Passage to read:

·····

Brian Anthony Flynn (born April 19, 1990) is an American former professional baseball pitcher. Flynn previously played in Major League Baseball (MLB) for the Miami Marlins and Kansas City Royals.

Amateur career
Flynn attended Owasso High School in Owasso, Oklahoma, where he played as a pitcher for the school's baseball team. In 2008, his senior year, he went 9–1 with a 0.79 ERA and was named The Oklahomans all-state player of the year. After graduating, Flynn enrolled at Wichita State University, where he played college baseball for the Wichita State Shockers. In 2011, as a redshirt sophomore, he went 6–4 with a 4.63 ERA in 67.2 innings.

Professional career

Detroit Tigers
The Detroit Tigers selected Flynn in the seventh round of the 2011 MLB draft. He signed with the Tigers, beginning his professional career.

Miami Marlins
On July 23, 2012, Flynn was traded to the Miami Marlins with Jacob Turner and Rob Brantly in exchange for Omar Infante and Aníbal Sánchez.

In 2013, he played between the Jacksonville Suns of the Class AA Southern League and the New Orleans Zephyrs of the Class AAA Pacific Coast League (PCL). On September 3, he was promoted to the majors, and made his MLB debut the following day. In his debut, he lasted four-plus innings, giving up six hits and three runs. Flynn made three additional starts in 2013 for the Marlins, compiling an 0–2 record along with an 8.50 ERA. After the season, Flynn was named a PCL All-Star for his efforts in the minors.

·····

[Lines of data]
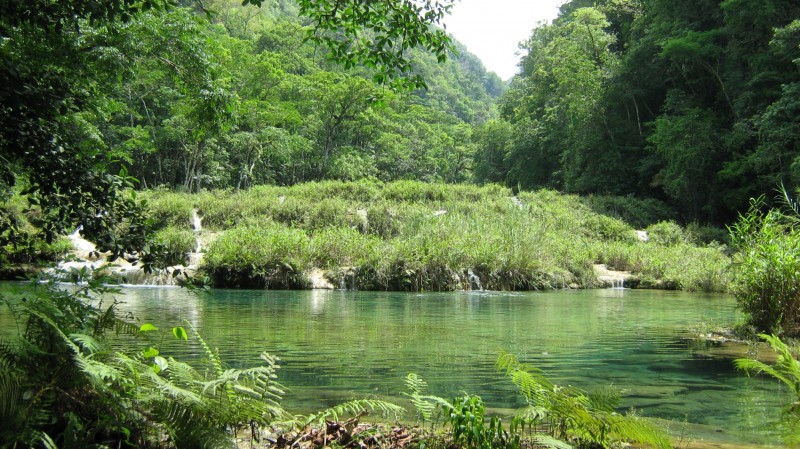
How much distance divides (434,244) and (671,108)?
2451 centimetres

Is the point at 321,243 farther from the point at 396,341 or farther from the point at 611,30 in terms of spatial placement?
the point at 611,30

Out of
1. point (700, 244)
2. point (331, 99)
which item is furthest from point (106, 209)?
point (331, 99)

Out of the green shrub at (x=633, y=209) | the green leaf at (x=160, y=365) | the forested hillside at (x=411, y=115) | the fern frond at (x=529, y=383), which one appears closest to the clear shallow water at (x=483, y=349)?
the fern frond at (x=529, y=383)

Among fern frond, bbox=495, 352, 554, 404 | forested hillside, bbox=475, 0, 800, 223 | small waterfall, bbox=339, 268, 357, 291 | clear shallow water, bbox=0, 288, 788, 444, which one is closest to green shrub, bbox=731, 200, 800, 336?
clear shallow water, bbox=0, 288, 788, 444

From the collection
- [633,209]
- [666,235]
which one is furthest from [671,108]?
[666,235]

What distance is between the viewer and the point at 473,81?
131125 mm

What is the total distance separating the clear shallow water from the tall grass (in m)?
5.35

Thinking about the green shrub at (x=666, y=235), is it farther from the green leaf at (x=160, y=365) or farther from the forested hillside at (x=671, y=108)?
the green leaf at (x=160, y=365)

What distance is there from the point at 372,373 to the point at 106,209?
9.30 ft

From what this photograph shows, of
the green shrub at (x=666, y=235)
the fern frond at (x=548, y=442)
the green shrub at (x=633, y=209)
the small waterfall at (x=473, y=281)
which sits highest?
Answer: the green shrub at (x=633, y=209)

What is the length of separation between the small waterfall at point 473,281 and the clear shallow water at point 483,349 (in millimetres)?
5364

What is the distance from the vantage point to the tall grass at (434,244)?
63.0 ft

·····

Given request A:
Rewrite the stretch of the baseball biography from "Brian Anthony Flynn" through "in 67.2 innings.", swapping "Wichita State Shockers" for "Shockers".
Given request B:
Answer these from the baseball biography:
(i) Which high school did Flynn attend?
(ii) In which round of the 2011 MLB draft did the Detroit Tigers pick him?
(iii) On what date was he traded to the Miami Marlins?

Solution A:
Brian Anthony Flynn (born April 19, 1990) is an American former professional baseball pitcher. Flynn previously played in Major League Baseball (MLB) for the Miami Marlins and Kansas City Royals.

Amateur career
Flynn attended Owasso High School in Owasso, Oklahoma, where he played as a pitcher for the school's baseball team. In 2008, his senior year, he went 9–1 with a 0.79 ERA and was named The Oklahomans all-state player of the year. After graduating, Flynn enrolled at Wichita State University, where he played college baseball for the Shockers. In 2011, as a redshirt sophomore, he went 6–4 with a 4.63 ERA in 67.2 innings.

Solution B:
(i) Owasso High School in Owasso, Oklahoma
(ii) The seventh round
(iii) July 23, 2012